The descriptive phrase in the title of this study, ‘Merlin's prophet’, refers primarily to a style, rather than to a man. It derives from the passage with which Rabelais concludes his Gargantua. There, Gargantua and Friar John both comment on the meaning of a ‘prophetic riddle’ engraved on a plate and discovered in digging the foundations of the abbey of Thélème. Gargantua interprets the riddle – a muddled account of an Antichrist, an apocalypse, and a triumphant elect – to mean ‘the Continuance and Upholding of Divine Truth’. Friar John, however, disagrees:
That is not my Explanation; The Style is that of Merlin the Prophet. Put upon it all the Allegories and Grave Expositions that you will, and dote about it, you and the Rest of the World, as much as you like.
For my Part, I believe there is no other Meaning enveloped in it than a Description of a Game at Tennis hidden under obscure Words.

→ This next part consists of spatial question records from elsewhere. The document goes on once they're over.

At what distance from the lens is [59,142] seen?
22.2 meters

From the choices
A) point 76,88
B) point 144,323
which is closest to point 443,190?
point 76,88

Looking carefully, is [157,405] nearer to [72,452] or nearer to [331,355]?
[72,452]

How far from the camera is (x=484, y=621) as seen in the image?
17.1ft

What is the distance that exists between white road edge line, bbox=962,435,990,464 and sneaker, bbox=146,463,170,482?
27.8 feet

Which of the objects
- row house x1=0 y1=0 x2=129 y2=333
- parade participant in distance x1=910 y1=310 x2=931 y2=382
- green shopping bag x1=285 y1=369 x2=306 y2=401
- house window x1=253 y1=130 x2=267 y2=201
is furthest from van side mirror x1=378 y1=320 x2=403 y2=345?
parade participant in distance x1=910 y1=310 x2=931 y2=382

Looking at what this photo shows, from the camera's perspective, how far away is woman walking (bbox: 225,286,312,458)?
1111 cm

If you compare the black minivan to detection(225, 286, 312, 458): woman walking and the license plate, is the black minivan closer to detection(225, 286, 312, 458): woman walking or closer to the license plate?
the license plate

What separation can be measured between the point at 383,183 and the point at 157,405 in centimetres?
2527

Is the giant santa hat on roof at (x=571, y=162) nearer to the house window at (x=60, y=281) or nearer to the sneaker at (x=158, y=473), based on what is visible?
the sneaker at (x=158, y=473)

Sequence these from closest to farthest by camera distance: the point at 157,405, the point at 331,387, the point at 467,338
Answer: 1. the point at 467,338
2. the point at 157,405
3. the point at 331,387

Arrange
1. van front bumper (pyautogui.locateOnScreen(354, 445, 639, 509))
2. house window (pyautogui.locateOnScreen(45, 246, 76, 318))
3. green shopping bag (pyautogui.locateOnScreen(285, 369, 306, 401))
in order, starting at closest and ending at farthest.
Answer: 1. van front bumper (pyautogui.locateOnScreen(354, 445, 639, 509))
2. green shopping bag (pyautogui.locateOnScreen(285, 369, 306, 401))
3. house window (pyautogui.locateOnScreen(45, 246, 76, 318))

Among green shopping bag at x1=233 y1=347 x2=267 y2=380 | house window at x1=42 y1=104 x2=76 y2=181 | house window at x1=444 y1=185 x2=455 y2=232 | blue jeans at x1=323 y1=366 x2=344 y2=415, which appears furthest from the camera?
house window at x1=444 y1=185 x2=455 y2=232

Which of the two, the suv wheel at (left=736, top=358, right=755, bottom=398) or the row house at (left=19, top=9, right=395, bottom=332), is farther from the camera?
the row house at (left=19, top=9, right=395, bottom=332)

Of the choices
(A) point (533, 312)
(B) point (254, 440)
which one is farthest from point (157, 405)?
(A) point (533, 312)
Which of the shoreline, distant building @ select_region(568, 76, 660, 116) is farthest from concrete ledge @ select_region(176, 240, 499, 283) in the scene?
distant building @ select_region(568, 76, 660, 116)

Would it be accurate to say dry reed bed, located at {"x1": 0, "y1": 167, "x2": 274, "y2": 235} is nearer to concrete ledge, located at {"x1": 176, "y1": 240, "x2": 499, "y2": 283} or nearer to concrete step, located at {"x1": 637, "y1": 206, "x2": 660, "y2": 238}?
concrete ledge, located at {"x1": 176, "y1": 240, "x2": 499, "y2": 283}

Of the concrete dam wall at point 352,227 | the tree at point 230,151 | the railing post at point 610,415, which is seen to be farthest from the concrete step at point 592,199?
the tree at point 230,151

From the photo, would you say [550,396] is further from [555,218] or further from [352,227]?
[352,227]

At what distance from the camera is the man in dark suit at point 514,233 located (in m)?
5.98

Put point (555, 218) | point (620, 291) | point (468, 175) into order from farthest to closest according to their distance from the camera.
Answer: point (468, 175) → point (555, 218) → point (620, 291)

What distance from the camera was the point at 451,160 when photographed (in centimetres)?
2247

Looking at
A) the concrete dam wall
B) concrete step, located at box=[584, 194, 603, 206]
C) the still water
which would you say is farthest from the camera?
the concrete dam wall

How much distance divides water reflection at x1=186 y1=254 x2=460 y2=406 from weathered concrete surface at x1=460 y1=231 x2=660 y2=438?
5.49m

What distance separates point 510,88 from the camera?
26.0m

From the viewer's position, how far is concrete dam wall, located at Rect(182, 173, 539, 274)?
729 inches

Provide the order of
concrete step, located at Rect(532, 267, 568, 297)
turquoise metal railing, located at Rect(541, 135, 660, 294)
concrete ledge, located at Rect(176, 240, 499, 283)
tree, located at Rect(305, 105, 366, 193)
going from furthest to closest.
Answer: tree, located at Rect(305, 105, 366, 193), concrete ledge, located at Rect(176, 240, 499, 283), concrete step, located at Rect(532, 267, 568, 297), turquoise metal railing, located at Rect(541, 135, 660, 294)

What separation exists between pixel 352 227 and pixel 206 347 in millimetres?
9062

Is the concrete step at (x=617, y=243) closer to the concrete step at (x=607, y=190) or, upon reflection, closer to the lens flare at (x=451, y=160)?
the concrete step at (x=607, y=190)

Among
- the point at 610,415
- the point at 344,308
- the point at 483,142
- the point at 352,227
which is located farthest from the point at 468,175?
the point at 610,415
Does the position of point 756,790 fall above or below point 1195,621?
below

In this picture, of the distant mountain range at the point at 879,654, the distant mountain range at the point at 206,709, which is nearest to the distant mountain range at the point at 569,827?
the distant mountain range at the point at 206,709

Friar John's brief argument with Gargantua can serve to introduce two basic sources of disagreement among the spectators and readers of Marlowe's work. First, Marlowe seems to have been a rhetorical provocateur, as well as, quite possibly, a political one. He could tantalize and manipulate the imaginations of an audience in a masterful fashion. Rarely does he disappoint our expectations without first over-inflating them. He thereby encourages us to ‘dote’ about his heroes and his ideas.